Richard Dyer’s essay, “Entertainment and Utopia,” discusses utopian moments in entertainment, focusing specifically on musicals. His essay details the human desire for a better world as it is reflected in joyous musical numbers. He argues that these moments occur universally within all forms of entertainment. So then, do even dystopian novels, which by definition contradict utopian values, still support Dyer’s assertion that utopian values are present in all forms of entertainment? A quote from Margaret Atwood states “within every dystopia, there’s a little utopia.” Evidence of the truthfulness of that statement can be found in the following quote from Veronica Roth, the author of the popular dystopian novel, Divergent. Roth said: “Divergent was my utopian world. I mean, that wasn’t the plan… as I began to build the world, I realized that it was my utopia.” She could recognize the utopian ideals of her own fictional world. However, her utopia may be described as dystopian, considering that the world is not as peaceful and perfect as it initially seems. For her essay entitled “The Hunger Games as Dystopian Fiction,” Rena Nyman defined: “In contrast to a utopia, an imagined perfect world, a dystopia (from Greek root dus, bad, and topos, place) is defined as an imagined world in which everything is bad.  Common themes include government surveillance, poor living standards, totalitarian regimes, brainwashing, concealing of information, class dichotomies (particularly with a clear distinction and repression of the mass by the elite), police brutality, and status crimes.” (Nyman) It is common for utopias to fall short of their ideals or conceal dark secrets that would throw the once utopian society into complete chaos, dissolving into a dystopia. Although the idea of a utopian society can be briefly imagined, this society could not sustain itself due to the unpredictable nature of life. As Professor Gregory Eck reflects, “Because… utopia is rooted in theory, it will not always work.  In fact, more is written about the failure and impossibility of utopia than of its success, probably because the ideal has never been reached.” (Eck) Although we desire a world free of conflict and pain, it will never actually be achieved. The innate faults in our own human nature make it impossible for us to collectively strive for the same goal, despite it being for universal peace.

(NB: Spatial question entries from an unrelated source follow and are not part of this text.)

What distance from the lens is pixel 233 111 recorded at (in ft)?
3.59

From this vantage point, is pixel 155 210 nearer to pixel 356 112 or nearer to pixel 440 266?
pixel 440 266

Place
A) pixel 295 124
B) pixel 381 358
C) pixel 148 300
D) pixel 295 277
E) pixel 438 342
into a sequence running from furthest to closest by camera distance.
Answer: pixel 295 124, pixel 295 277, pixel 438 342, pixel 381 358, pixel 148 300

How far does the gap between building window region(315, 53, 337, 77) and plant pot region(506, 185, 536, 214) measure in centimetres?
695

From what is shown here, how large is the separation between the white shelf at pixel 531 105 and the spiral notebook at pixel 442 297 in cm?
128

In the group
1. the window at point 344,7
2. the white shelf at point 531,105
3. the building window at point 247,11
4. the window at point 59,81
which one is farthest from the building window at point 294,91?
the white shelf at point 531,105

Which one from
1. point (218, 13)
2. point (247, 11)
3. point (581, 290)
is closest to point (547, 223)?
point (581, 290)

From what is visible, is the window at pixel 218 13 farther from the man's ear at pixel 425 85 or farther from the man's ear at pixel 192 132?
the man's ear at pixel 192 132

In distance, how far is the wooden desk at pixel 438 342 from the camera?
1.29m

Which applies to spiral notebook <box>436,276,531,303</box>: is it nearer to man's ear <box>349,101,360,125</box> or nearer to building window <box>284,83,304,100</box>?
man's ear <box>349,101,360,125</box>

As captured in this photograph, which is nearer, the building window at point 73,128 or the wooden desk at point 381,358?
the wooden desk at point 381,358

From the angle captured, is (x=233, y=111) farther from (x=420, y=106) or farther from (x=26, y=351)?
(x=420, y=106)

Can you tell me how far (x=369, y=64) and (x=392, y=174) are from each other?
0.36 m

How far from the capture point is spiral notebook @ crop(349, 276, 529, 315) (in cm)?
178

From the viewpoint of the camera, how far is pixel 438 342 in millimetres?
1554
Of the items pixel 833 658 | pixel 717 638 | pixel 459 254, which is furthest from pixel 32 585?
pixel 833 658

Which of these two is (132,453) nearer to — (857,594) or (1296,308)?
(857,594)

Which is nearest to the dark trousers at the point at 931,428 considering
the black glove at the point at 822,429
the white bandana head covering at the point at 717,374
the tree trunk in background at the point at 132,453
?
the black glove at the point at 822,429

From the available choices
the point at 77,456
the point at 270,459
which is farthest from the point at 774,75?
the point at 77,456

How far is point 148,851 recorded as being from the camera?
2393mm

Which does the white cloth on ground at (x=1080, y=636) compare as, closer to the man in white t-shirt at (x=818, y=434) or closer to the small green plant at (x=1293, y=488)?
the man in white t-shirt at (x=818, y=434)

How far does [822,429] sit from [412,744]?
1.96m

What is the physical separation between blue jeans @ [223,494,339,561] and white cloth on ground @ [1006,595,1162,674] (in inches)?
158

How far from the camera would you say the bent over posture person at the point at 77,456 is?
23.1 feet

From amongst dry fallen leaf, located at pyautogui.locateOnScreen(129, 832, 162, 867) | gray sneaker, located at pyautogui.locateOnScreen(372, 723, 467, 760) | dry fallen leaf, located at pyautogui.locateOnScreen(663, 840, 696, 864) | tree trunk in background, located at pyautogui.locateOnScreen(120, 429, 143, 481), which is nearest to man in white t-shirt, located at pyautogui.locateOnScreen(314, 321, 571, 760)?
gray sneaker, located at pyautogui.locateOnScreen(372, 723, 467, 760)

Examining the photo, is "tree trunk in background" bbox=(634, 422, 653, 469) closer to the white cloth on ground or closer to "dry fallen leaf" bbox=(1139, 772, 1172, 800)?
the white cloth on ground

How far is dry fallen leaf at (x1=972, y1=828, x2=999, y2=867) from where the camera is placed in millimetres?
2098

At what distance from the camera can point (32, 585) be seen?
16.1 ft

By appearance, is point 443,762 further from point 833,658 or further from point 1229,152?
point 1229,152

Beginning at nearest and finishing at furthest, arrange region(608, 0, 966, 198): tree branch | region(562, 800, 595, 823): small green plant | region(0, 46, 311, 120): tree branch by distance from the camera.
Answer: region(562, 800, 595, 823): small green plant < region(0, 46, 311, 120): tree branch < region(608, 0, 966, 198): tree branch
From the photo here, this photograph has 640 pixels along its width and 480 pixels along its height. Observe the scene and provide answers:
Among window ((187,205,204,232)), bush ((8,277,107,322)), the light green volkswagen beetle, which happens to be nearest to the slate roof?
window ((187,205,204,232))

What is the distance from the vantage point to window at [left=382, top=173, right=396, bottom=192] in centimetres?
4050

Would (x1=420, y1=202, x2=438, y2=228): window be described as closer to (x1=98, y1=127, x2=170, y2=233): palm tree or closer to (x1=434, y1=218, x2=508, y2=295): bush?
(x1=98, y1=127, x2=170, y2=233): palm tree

In Divergent, society is divided into five factions, each centered on a different core value: Abnegation, Amity, Candor, Dauntless, and Erudite. Prior to the events that take place in the novel the factions have been able to live in peace for many years as each one plays its role in society; thus successfully creating a utopian aesthetic. The faction, Abnegation, values selflessness and constantly concerns themselves with serving others. Similarly, the Amity faction values kindness and peace as they focus on farming and community. On the other hand, Dauntless are the militant protectors of the society who value bravery and fearlessness. While Amity and Dauntless hold opposing beliefs about the use of violence, both factions are necessary in order to maintain the balance. Each one has a core value which dictates its members’ roles in society. The Candor faction values honesty in all circumstances, and Erudite values knowledge; its members enjoy scholarly pursuits, such as scientific research and medicine. In the roles that the factions take on, they demonstrate the need for balance in a utopian society. However, this balance eventually collapses resulting in the deformation of the once utopia society into a dystopian society. This shift is brought upon by a conflict between Erudite and Abnegation. This initial conflict uncovers dark secrets about each one’s past and sparks a revolution.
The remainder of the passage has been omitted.